> Over the decades I have lost data to tools skipping non-UTF-8 filenames. I should not be blamed for having files that were named before UTF-8 existed.
Umm.. why blame Go for that?
> Over the decades I have lost data to tools skipping non-UTF-8 filenames. I should not be blamed for having files that were named before UTF-8 existed.
Umm.. why blame Go for that?
What I intended to say with this is that ignoring the problem if invalid UTF-8 (could be valid iso8859-1) with no error handling, or other way around, has lost me data in the past.
Compare this to Rust, where a path name is of a different type than a mere string. And if you need to treat it like a string and you don't care if it's "a bit wrong" (because it's for being shown to the user), then you can call `.to_string_lossy()`. But it's be more hard to accidentally not handle that case when exact name match does matter.
When exactness matters, `.to_str()` returns `Option<&str>`, so the caller is forced to deal with the situation that the file name may not be UTF-8.
Being sloppy with file name encodings is how data is lost. Go is sloppy with strings of all kinds, file names included.
But forcing all strings to be UTF-8 does not magically help with the issue you described. In practice I've often seen the opposite: Now you have to write two code paths, one for UTF-8 and one for everything else. And the second one is ignored in practice because it is annoying to write. For example, I built the web server project in your other submission (very cool!) and gave it a tar file that has a non-UTF-8 name. There is no special handling happening, I simply get "error: invalid UTF-8 was detected in one or more arguments" and the application exits. It just refuses to work with non-UTF-8 files at all -- is this less sloppy?

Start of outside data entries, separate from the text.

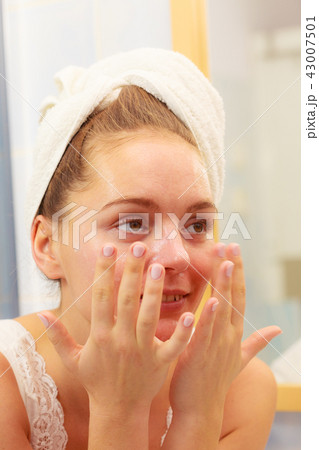 Woman applying mask cream on face in bathroom Woman applying mask cream on face in bathroom 43007501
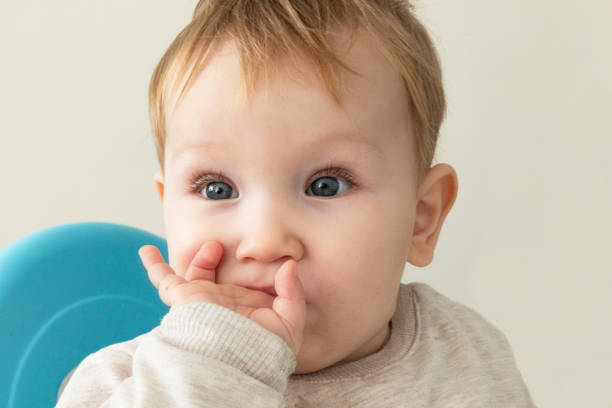 istock Little boy is sucking his fingers because his teeth are itchy 1290865683
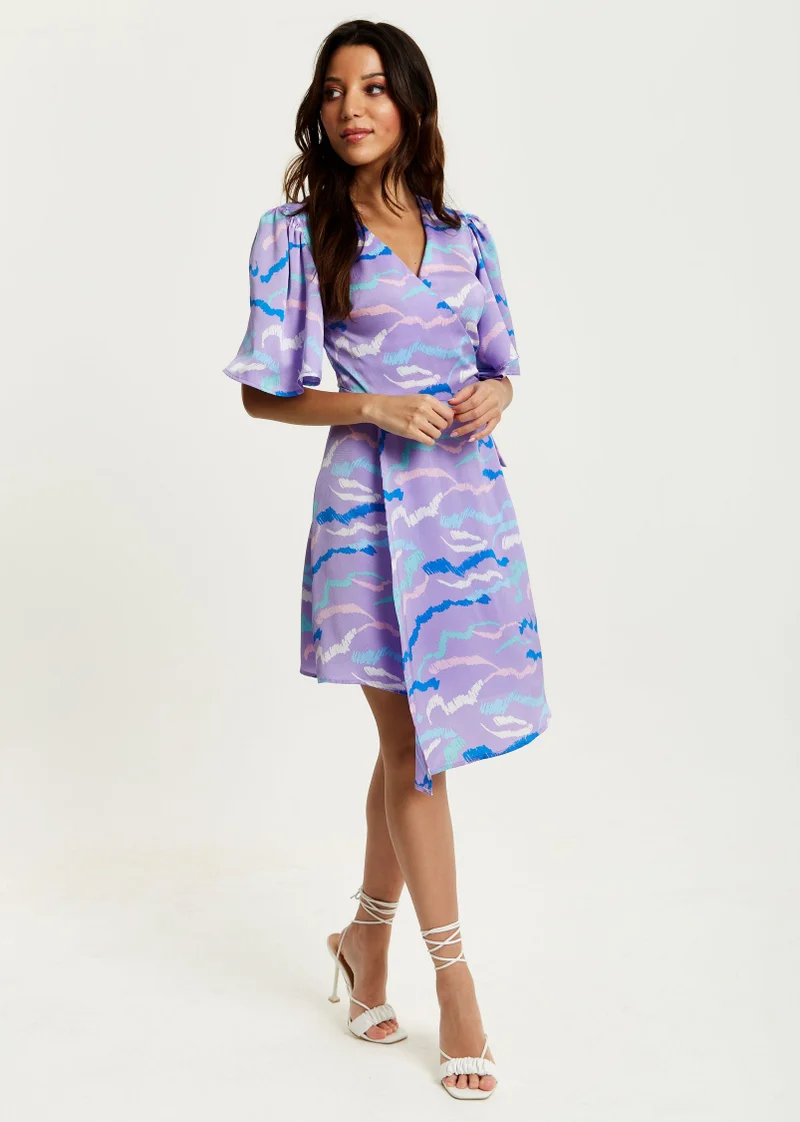 Liquorish Mini Abstract Print Wrap Dress In Lilac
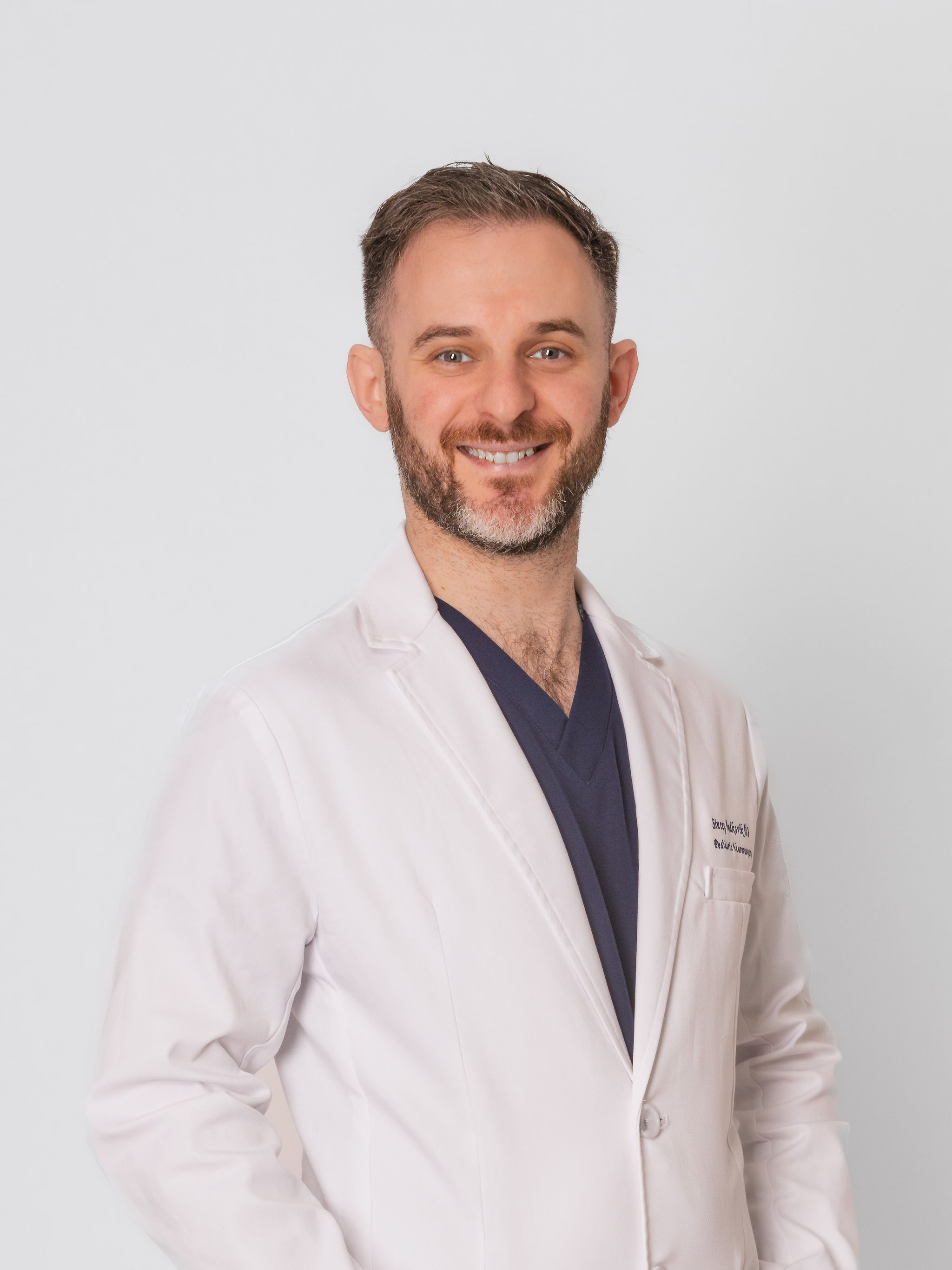 Dr. Stacey Podkovik in his white coat over navy scrubs.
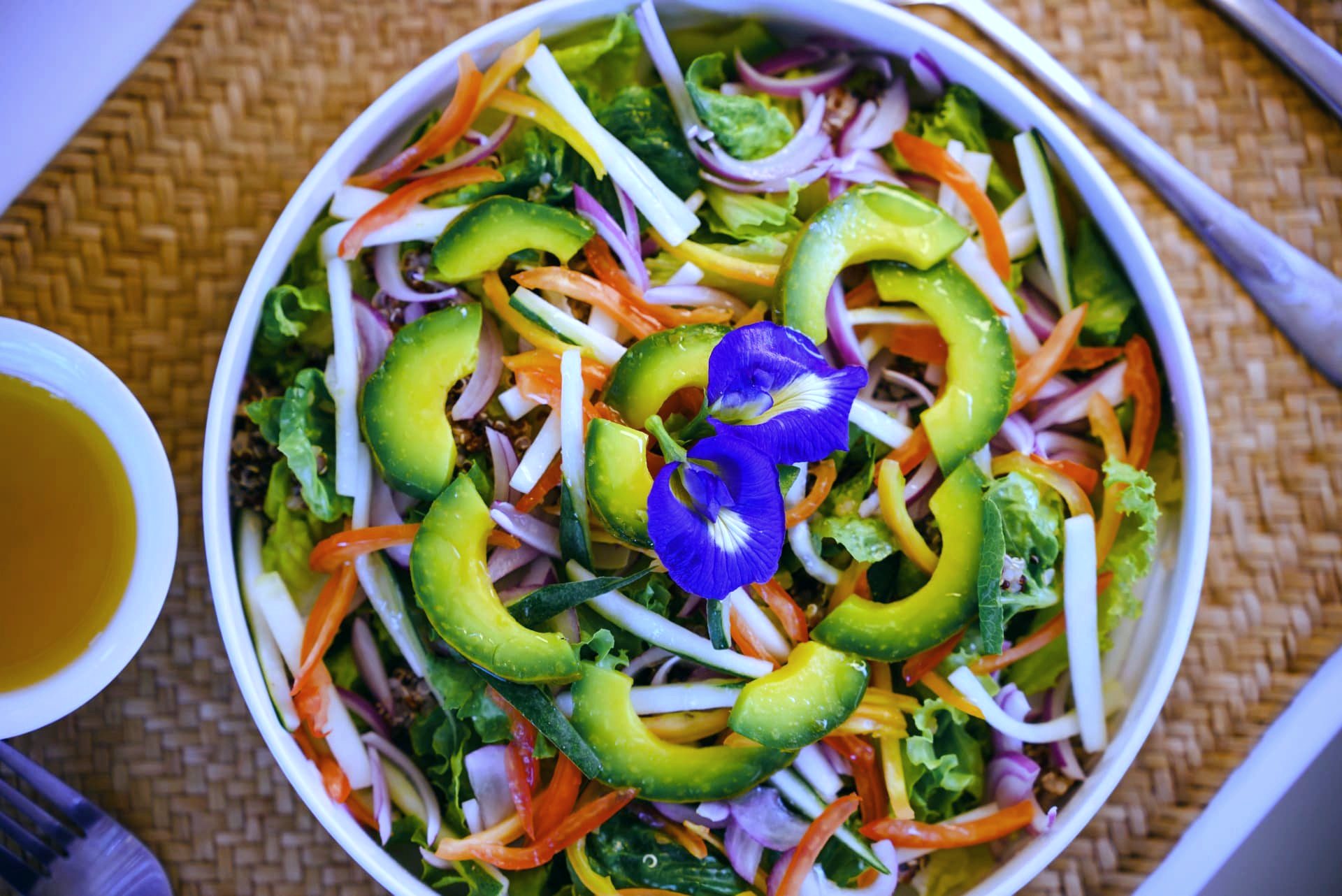 Avocado and quinoa garden salad with edible flowers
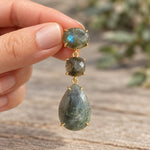 Gold labradorite drop earring held between fingers against an earthy background, showing natural stone details.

Forcing UTF-8 does not "fix" compatibility in strange edge cases, it just breaks them all. The best approach is to treat data as opaque bytes unless there is a good reason not to. Which is what Go does, so I think it is unfair to blame Go for this particular reason instead of the backup applications.
You can debate whether it is sloppy but I think an error is much better than silently corrupting data.
> The best approach is to treat data as opaque bytes unless there is a good reason not to
This doesn't seem like a good approach when dealing with strings which are not just blobs of bytes. They have an encoding and generally you want ways to, for instance, convert a string to upper/lowercase.